All Kamen Rider: Rider Generation (オール仮面ライダー ライダージェネレーション, Ōru Kamen Raidā Raidā Generēshon) is a Bandai Namco Nintendo DS video game featuring the protagonists of the Kamen Rider Series.

==Rider Generation 2==

A sequel titled All Kamen Rider: Rider Generation 2 (オール仮面ライダー ライダージェネレーション2, Ōru Kamen Raidā Raidā Generēshon Tsū) was released on August 2, 2012. It features Kamen Rider Fourze from Kamen Rider Fourze as the main character, as well as various others secondary Kamen Riders.

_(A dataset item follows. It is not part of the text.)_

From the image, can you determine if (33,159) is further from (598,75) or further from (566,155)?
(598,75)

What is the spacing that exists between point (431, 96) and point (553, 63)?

This is the second to last original game ever released for the Nintendo DS in Japan. The final original title released for the system was Tokumei Sentai Go-Busters.

==Rider Revolution==

All Kamen Rider: Rider Revolution (オール仮面ライダー ライダーレボリューション, Ōru Kamen Raidā Raidā Reboryūshon) was released on December 1, 2016. It features Kamen Rider Ex-Aid from Kamen Rider Ex-Aid as the main character, as well as various others secondary Kamen Riders.